For years I’ve been doing a deep dive into Shakespeare’s play, Hamlet, endeavoring to translate the experience of teaching a play that I knew pretty well while I went through an experience that was completely new to me.
Teaching Hamlet as my father was dying I began to see the truth in scholar Harold Bloom’s insertion that we don’t read Shakespeare, Shakespeare read us. The lines change their meaning and application to our lives based on what we’re going through. This line There’s a divinity that shapes our ends, rough-hew them how we will seems an apt example of that.
The idea behind this line certainly speaks to where we are right now. It can be loosely translated: I had plans, they got messed with.

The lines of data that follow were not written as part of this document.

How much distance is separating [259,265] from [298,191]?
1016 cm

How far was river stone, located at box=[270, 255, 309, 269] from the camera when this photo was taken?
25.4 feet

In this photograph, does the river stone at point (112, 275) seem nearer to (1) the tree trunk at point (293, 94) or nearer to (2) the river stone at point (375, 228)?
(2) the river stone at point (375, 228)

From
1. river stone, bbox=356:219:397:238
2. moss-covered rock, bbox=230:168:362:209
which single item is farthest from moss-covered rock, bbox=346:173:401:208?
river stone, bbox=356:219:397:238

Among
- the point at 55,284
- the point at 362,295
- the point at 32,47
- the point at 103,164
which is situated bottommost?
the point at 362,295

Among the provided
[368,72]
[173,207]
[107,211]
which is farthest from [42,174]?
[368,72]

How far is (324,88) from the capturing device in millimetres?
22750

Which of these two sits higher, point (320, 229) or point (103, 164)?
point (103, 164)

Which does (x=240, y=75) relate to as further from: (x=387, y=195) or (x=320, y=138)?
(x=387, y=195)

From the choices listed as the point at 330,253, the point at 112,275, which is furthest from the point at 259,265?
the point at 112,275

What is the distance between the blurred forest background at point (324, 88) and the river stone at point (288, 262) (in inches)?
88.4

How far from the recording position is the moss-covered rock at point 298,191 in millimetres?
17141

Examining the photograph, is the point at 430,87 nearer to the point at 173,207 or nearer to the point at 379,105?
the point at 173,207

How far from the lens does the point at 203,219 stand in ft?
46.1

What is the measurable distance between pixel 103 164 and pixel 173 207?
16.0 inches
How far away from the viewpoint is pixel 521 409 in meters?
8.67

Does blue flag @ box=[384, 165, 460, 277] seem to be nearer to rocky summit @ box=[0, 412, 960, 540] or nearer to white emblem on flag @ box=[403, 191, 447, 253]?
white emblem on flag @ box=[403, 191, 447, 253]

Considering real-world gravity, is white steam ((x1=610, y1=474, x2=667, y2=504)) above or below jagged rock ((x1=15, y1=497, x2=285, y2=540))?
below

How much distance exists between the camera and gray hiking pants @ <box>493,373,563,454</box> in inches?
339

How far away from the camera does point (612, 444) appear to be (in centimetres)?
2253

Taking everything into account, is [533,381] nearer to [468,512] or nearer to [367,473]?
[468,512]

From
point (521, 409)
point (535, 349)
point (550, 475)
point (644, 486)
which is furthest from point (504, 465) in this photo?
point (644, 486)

When I get to Act 5 with my students I always ask them: “Who knows what ‘rough-hew’ means?”
“Does it have to do with carving wood? My grandfather’s really into woodcarving,” one student asked.
“Yes. The point here is, we have hopes and dreams and goals. We start off life as a block of wood, if you will. We watch, we learn, and we whittle off pieces here and there to shape our lives in the direction we want them to go. We get summer jobs, do volunteer work, apply to schools, save or spend our money, make certain friends. We like to think we can direct where and how our lives will go. The fact is, we can cross the pike on our way home from school today and get hit by a car. Everything changes. So, what Hamlet’s saying here is, yes, we do have to be active participants in our lives, we do have to try to make things happen, but in the end, it’s not just us—there’s another force in control. Who?”
Whoops—gave that one away.
“God!” a few voices said in unison.
“Yes, God! There’s a divinity. A higher power that has a say in how our life goes, no matter how hard we try to control it.”
Now, I am not saying that God gave us COVID-19. I prefer to find God in the people who help, not in the crises themselves, but I realize that outlook is a choice. And a practice.
But what we’re all going through right now does make me think of this idea that there are other forces at play in how things go down than just our plans. As Robert Burns put it, the best-laid schemes of mice and men often go awry.
Through these past ten weeks many of us have realized how little control we have over how things go in life. Or how lucky we are when our best-laid plans actually work out. Planning and dreaming and having goals is so much fun. It gives us something to look forward to. In the case of a vacation, we can milk much more than a week’s worth of joy out of it through weeks and months of planning and anticipation.
We have a vision for our lives, our career trajectories, our relationships. We rough-hew our way towards where we want to be. We have to do that. After all, nothing comes from nothing. But sometimes forces larger or stronger than ourselves, or our metaphorical axes, are at play.
Since September I had a job that I absolutely loved, and I had a vision for where I would go with it. I was a maitre d’ at a wonderful restaurant working with great people and hosting a growing loyal clientele of appreciative and enjoyable regulars. Then mid-March it was swept away. Along with the beloved (or at least much-needed) jobs of millions–billions?– of other people around the globe.
This pandemic is chipping into the wood, into the foundations of our lives. We may not be in charge of the outcome, but we can and we must continue to whittle away at shaping the aspects of our lives that we can. Find the joy, share the sorrow, and for many of us, get ready to pivot to whatever new and hopefully meaningful work lies ahead.